Kalau saya pribadi, saya tidak masalah dengan kajian berbayar jika memang disusun khusus untuk membahas ilmu tertentu, dan peserta dikelompokkan berdasarkan kompetensi ilmu, bukan kemampuan bayar. Dalam format seperti ini, saya sangat setuju.

Tapi kalau acara dibuat berbayar demi kepentingan komersial semata, dan nilai dakwah hanya dijadikan alat, maka saya tidak bisa sepakat. Biasanya ustadz-ustadznya tenang-tenang saja, tapi panitianya yang kadang terlalu sibuk urusan “cuan”.

Sekarang pertanyaannya: Apa bedanya kajian tematik di masjid dengan kajian tematik berbayar di hotel atau ballroom? Ini yang jadi sorotan banyak ulama.

Ada yang berkata:

“Konser maksiat saja orang mau bayar, kenapa kajian dipermasalahkan?”

Kalimat ini terdengar benar, tapi sebenarnya keliru. Karena dakwah dan ilmu agama itu ada manhaj-nya sendiri, ada tuntunan Nabi ﷺ, yang tidak bisa digantikan dengan logika sosial atau perasaan semata.

Menurut saya, persoalan ini bukan semata soal hukum halal atau haram—karena para ustadz tentu lebih berilmu dari kita—tapi lebih kepada bagaimana kita sebagai penuntut ilmu menyikapi perbedaan ijtihadiyah seperti ini.

Jangan sampai perbedaan ini menjadi bahan adu domba antar ustadz, apalagi memecah ukhuwah. Kita harus bedakan antara:

• Perbedaan ijtihad yang ditoleransi • dan perbedaan yang jelas bertentangan dengan dalil syar’i

Dan yang paling penting: Apakah ada pelanggaran syariat dalam pelaksanaannya atau tidak? Itulah barometer utamanya.

Maka:

  • Bagi yang kontra, jangan sampai berlebihan, apalagi mencela atau menuduh.

  • Bagi yang pro, jangan baper ketika ada pandangan yang berbeda.

Yang saya lihat, yang sering gaduh di media sosial biasanya dua tipe:

• Yang baru mulai ngaji dan masih bingung, lalu dilampiaskan ke publik • Atau yang sudah lama belajar tapi ilmu belum masuk ke hati, jadi mudah menyulut perpecahan

Kalau saya pribadi, cukup menyampaikan bahwa saya tidak sependapat dengan ustadz yang mengadakan kajian berbayar semacam itu—tanpa merendahkan dan tetap menghormati mereka sebagai ahlul ilmi.

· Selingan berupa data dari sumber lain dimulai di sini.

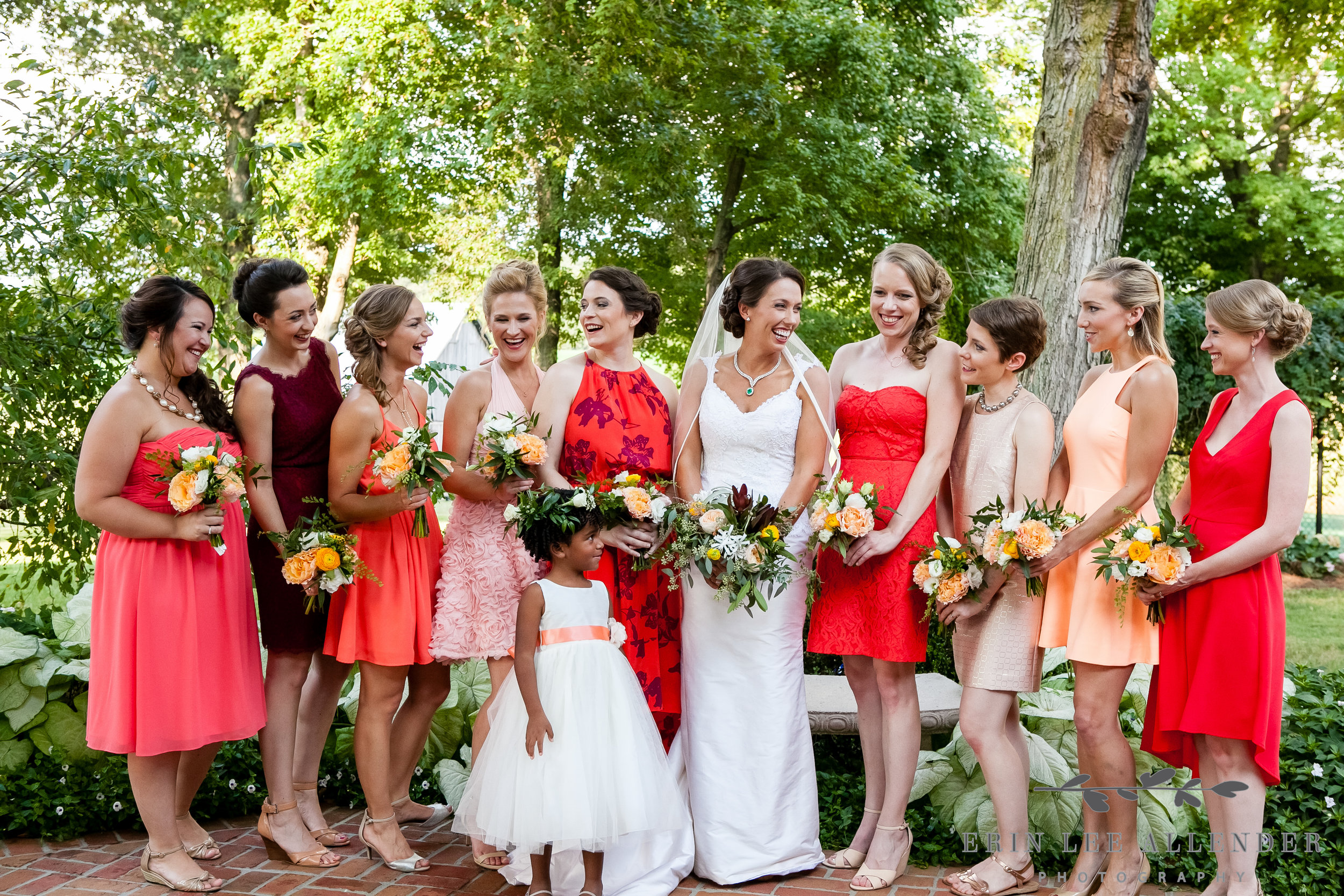 Bridal_Party_In_Family_Home_Backyard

Kecuali jika jelas ada pelanggaran syariat, barulah kita wajib menyuarakan kritik dengan adab.

InsyaaAllah, semakin kita menuntut ilmu dengan adab dan akhlak, semakin bijak pula kita dalam menyikapi perbedaan, bahkan jika itu terjadi di antara guru-guru kita sendiri.

Menyikapi dengan tawadhu’ dan adab, tanpa merendahkan siapa pun—itulah mental penuntut ilmu sejati..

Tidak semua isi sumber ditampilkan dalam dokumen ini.